Now comes the process of alerting the user and getting their feedback. IAM team pulls all the anomalies in the past 24 hours from the MongoDB database and sends email to each user with all anomaly associated with their username. The user then logs into the IAM portal and either confirms or denies the anomaly, and the MongoDB is updated with the user’s response. If the user responds that he recognizes the login and that it’s legitimate, future anomaly with same parameters will not be escalated to the user for the next 2 weeks. If the user responds otherwise, the anomaly is automatically escalated to the Adobe SCC in the workflow execution.
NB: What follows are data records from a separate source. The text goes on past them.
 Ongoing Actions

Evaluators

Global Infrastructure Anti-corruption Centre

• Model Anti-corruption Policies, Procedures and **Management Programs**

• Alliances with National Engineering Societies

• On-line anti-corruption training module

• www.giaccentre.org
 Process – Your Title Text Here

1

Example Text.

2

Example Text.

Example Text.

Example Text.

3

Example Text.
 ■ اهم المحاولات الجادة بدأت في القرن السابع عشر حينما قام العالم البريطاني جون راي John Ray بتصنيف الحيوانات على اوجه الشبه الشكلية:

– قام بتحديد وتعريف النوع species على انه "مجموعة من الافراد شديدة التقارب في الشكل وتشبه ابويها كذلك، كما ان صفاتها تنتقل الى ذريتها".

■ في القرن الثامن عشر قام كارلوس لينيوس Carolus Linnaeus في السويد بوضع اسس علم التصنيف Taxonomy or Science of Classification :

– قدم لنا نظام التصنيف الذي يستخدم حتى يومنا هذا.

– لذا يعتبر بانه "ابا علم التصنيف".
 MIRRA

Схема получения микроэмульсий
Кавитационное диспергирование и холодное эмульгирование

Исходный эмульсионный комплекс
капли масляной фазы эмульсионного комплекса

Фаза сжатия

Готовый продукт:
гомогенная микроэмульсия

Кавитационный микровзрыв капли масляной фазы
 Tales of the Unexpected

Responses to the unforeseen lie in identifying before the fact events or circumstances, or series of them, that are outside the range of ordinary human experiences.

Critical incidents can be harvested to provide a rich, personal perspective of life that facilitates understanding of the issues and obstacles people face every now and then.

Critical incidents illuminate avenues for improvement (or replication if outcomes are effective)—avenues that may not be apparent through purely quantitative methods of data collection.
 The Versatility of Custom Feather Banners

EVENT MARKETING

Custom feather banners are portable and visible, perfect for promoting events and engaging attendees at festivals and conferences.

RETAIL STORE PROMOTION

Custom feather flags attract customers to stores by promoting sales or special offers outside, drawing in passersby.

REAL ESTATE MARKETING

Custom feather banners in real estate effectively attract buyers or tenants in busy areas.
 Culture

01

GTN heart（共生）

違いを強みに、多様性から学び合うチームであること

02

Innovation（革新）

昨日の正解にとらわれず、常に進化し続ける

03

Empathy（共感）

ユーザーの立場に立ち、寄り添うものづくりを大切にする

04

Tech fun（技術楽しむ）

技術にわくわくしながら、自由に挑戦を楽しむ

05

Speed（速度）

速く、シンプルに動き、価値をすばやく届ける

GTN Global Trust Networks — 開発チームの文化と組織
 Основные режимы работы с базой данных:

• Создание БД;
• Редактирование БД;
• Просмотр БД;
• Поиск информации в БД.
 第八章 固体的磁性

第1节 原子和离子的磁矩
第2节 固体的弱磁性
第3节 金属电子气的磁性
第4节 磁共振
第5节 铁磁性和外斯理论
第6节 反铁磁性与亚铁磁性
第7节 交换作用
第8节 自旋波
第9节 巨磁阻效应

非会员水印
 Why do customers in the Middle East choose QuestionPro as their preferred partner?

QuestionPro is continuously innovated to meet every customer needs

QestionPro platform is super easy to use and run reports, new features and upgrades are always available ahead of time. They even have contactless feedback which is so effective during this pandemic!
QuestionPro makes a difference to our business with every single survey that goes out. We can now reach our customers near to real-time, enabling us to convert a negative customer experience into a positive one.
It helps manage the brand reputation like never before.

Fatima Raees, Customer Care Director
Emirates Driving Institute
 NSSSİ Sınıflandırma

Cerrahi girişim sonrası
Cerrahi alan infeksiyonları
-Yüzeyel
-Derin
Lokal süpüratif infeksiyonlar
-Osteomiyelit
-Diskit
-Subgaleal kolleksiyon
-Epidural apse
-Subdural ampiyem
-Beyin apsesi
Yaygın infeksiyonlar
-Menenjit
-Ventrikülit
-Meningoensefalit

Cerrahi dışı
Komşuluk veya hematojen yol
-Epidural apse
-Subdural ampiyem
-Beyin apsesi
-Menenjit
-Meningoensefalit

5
And if the user responds with NOT SURE, the alert is assessed for compromise or better classification by the Security Intelligence team.

Now let’s look at some examples of user authentication activities that would trigger various levels of anomalies:
High Severity
- User travels to a different country and uses new device/browser
- User attempts to login from a blacklisted country or using a blacklisted UAS
Medium Severity
- User travels to a different country and uses existing device/browser
- User logs in from a new device/browser even if in their home country
It is important to note that just because an anomaly is flagged as “high severity” does not mean that it is malicious.
Since implementing UBA within Adobe, we’ve seen a number of business benefits, not the least of which is that our user community is now engaged in the security process. Our password policy now more closely mirrors the latest NIST standards, ending arbitrary password rotation and improving overall security. We have greater visibility into business processes and possible security policy violations, such as an attempt to automate the authentication process using a workflow that hasn’t undergone a security review. We’ve been able to identify a number of previously undetected malicious activities, and we’ve improved other authentication workflows by applying the UBA results, including adaptive authentication based on user/device risk and history.
In conclusion, this project has helped us at Adobe gain valuable insight into possible user behavior anomalies, how to detect them, and how to avoid issues that could trigger a needless reaction. First, sometimes the results of our analytics simply reflected unexpected or poor work processes or policy issues rather than truly malicious activity. Second, ensuring automated and repeatable results takes time. And finally, occasionally legitimate activity will trigger an alert and it’s important to determine, as a company, your acceptable rate of false alarms.